Nestlé has a presence spanning more than a century in most of the 80 markets around the globe it operates in. But for mainland China, its engagement only started in 1987 with collections of milk from dairy farmers in northeastern Heilongjiang province. That relatively late entry did not stop the country from becoming the Swiss food giant’s second largest market by sales from 2013 onwards, thanks in part to its willingness to localise through mergers that have tappped into China’s shifting consumer tastes. When appropriate it has also made divestments for the same reason.
Its latest move falls into the latter category: Nestlé has agreed to offload Yinlu Foods, best known for its peanut milk and canned rice porridge, in a transaction that sees the Xiamen-based company sold back to its founder Chen Qingshui.
However, Nestlé will continue to contract Yinlu as the manufacturer of its ready-to-drink coffee brand, a partnership that had previously paved the way for Nestlé’s initial acquisition of a 60% stake in the family-owned business in 2011 (see WiC110).
The disposal has been in the works since February when Nestlé attributed the tripling of its 2019 restructuring costs to a write-down of Yinlu’s value. According to 36Kr, a local news source, Yinlu’s sales have slowed dramatically in recent years, with revenues diving from Rmb11 billion ($168 million) in 2013 to Rmb5 billion last year.
“The Yinlu brand is becoming obsolete,” warned Huxiu, a news portal, noting that the company (founded in 1985) has failed to innovate and expand its product range to keep pace with consumers, who enjoy widening choices in the food and snack market. “In tier-four, tier-five cities or villages, Yinlu’s peanut milk and rice porridge were still popular as people purchased them as gifts during Chinese New Year. Even so, they are facing fierce competition from cheaply-priced knock-offs,” it added.

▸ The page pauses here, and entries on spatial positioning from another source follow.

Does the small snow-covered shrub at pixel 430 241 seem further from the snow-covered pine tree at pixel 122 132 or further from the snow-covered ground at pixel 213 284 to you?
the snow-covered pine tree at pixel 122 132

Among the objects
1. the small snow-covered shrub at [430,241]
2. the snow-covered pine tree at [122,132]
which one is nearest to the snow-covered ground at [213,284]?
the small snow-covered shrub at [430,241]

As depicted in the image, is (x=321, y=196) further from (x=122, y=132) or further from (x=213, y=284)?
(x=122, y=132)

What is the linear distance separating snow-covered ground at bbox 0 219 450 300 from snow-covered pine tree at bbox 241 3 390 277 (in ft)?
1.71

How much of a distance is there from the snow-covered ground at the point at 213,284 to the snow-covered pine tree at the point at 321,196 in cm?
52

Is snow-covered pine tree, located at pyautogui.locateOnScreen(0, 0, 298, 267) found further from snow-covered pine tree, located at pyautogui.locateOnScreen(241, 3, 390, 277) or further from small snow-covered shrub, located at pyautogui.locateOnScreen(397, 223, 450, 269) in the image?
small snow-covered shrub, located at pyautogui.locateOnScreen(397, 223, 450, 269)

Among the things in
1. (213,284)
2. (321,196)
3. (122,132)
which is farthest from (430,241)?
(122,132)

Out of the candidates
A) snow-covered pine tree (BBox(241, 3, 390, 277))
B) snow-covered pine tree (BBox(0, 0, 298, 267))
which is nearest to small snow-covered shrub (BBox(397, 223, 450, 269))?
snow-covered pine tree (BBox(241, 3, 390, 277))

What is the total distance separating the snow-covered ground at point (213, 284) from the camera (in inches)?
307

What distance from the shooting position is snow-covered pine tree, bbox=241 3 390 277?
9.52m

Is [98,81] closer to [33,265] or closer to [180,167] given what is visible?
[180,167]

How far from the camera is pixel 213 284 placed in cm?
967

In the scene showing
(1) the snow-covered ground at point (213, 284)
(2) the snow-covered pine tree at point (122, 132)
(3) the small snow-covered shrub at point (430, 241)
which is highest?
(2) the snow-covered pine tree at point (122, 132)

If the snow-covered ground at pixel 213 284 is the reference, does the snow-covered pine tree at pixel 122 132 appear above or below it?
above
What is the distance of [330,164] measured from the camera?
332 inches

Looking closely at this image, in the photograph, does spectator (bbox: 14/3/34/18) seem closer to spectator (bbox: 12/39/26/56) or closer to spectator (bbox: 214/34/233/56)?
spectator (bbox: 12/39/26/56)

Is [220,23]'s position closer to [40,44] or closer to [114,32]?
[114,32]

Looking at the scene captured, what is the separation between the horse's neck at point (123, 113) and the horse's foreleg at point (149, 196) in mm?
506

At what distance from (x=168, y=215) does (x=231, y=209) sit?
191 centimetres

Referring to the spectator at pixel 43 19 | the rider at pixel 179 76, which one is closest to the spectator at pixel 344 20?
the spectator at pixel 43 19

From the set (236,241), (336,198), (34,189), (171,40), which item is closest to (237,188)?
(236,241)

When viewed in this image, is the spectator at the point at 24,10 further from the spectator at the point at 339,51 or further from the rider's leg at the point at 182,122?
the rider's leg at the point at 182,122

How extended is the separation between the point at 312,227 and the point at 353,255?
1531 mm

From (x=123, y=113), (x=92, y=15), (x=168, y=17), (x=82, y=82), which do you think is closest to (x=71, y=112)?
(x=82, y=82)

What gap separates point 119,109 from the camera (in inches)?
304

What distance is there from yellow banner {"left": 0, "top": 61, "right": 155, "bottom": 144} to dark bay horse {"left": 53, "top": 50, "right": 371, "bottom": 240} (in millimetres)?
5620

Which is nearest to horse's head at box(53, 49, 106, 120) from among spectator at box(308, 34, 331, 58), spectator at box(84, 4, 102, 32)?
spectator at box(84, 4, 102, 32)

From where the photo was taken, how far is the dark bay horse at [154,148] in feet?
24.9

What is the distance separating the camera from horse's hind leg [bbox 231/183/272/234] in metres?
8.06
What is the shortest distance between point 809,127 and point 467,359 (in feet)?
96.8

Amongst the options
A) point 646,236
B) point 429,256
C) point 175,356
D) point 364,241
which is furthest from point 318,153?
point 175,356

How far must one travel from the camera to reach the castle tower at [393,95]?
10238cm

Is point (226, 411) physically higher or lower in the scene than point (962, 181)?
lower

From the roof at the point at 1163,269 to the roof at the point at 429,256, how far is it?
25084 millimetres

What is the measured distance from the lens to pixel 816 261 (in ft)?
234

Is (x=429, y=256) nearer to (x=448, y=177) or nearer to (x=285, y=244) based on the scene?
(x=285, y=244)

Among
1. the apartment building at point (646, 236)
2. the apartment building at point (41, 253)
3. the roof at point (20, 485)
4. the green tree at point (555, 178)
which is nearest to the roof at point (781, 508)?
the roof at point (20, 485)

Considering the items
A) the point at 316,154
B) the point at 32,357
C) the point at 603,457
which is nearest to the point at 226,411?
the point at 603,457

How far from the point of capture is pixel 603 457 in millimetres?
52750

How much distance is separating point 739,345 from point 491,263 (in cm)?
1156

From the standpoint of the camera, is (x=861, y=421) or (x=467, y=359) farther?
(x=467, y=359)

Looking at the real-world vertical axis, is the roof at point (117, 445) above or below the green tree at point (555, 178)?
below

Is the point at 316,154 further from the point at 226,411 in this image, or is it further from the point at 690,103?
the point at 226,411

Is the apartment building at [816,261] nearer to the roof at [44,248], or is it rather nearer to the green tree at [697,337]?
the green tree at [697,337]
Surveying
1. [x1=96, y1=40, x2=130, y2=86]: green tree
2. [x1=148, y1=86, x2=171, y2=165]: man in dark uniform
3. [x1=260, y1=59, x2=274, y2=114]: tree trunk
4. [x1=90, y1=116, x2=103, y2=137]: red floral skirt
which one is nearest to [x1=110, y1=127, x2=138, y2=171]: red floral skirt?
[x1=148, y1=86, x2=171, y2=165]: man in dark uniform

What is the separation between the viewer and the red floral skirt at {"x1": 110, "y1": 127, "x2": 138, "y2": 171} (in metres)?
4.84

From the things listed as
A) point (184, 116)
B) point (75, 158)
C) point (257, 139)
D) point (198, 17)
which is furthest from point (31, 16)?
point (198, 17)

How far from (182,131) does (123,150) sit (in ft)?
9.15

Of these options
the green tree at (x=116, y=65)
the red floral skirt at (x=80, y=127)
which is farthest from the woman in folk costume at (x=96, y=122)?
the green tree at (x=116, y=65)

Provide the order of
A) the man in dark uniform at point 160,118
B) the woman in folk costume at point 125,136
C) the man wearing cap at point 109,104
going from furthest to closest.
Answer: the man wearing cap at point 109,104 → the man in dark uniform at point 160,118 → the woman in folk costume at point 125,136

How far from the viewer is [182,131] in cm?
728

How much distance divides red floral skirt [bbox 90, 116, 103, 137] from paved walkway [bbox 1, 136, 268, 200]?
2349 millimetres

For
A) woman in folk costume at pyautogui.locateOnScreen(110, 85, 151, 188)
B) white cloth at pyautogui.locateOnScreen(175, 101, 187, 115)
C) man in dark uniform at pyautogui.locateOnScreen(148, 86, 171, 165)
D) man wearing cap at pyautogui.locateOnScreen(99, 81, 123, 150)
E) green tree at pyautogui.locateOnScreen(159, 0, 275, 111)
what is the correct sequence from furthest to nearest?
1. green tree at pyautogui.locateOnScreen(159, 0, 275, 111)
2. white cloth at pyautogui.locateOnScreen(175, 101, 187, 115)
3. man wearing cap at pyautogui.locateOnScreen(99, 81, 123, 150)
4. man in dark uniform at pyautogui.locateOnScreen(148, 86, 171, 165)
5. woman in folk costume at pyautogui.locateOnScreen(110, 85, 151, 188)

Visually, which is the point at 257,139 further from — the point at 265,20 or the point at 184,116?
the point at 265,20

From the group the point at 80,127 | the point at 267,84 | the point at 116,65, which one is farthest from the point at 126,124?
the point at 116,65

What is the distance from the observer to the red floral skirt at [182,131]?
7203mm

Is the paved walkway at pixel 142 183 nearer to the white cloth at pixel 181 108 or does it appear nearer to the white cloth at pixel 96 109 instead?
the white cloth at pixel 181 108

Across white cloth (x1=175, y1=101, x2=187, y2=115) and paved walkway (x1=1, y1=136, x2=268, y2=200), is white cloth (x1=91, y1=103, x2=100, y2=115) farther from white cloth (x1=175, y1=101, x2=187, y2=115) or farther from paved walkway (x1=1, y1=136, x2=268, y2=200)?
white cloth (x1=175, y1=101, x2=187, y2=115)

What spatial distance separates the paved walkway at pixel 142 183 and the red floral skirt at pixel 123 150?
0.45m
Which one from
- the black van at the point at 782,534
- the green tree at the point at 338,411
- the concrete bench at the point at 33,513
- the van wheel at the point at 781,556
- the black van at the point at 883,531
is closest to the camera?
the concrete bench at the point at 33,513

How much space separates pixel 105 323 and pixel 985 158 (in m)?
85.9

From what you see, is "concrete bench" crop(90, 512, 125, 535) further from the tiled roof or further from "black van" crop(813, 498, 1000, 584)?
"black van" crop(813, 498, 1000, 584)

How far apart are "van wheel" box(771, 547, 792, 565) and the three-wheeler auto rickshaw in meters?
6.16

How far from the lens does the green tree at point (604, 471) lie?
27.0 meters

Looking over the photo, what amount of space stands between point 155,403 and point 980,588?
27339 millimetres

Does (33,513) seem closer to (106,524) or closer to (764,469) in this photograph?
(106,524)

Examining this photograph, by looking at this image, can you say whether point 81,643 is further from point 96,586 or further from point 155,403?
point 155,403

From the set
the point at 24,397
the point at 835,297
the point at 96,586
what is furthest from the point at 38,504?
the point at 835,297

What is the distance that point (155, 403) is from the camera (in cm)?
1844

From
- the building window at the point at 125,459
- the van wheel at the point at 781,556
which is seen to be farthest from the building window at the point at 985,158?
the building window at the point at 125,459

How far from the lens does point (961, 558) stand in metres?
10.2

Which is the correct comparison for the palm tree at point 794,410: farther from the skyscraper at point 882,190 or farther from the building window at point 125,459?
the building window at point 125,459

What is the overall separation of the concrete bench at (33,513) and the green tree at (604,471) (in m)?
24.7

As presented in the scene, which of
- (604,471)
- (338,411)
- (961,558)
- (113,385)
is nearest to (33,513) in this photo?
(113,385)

The rationale for the tie-up nine years ago was to help Nestlé expand in non-coastal regions, using Yinlu’s distribution network. Initial success drove Nestlé to plough more than Rmb900 million into upgrading Yinlu’s production facilities and raise its stake, reported Caijing, a magazine. But unsuccessful efforts to revive Yinlu’s aging brand and products have led to plunging sales.
Both Nestlé and Yinlu were tight-lipped over the sale price of the latest transaction. Bloomberg reported in July that it was supposed to fetch $400 million for Nestlé, although at the outset of the disposal process the firm was being valued at $1 billion. The decision to sell coincided with Nestlé booking a double-digit sales decline in China. Mark Schneider, Nestlé’s first non-Swiss CEO in over a century, is under shareholder pressure to prune the firm’s extensive portfolio.
In August Nestlé sold its bottled water business in China to Tsingtao Brewery, which saw the transfer of local brand Dashan Yunnan Shan Quan and three factories to the local beverage firm.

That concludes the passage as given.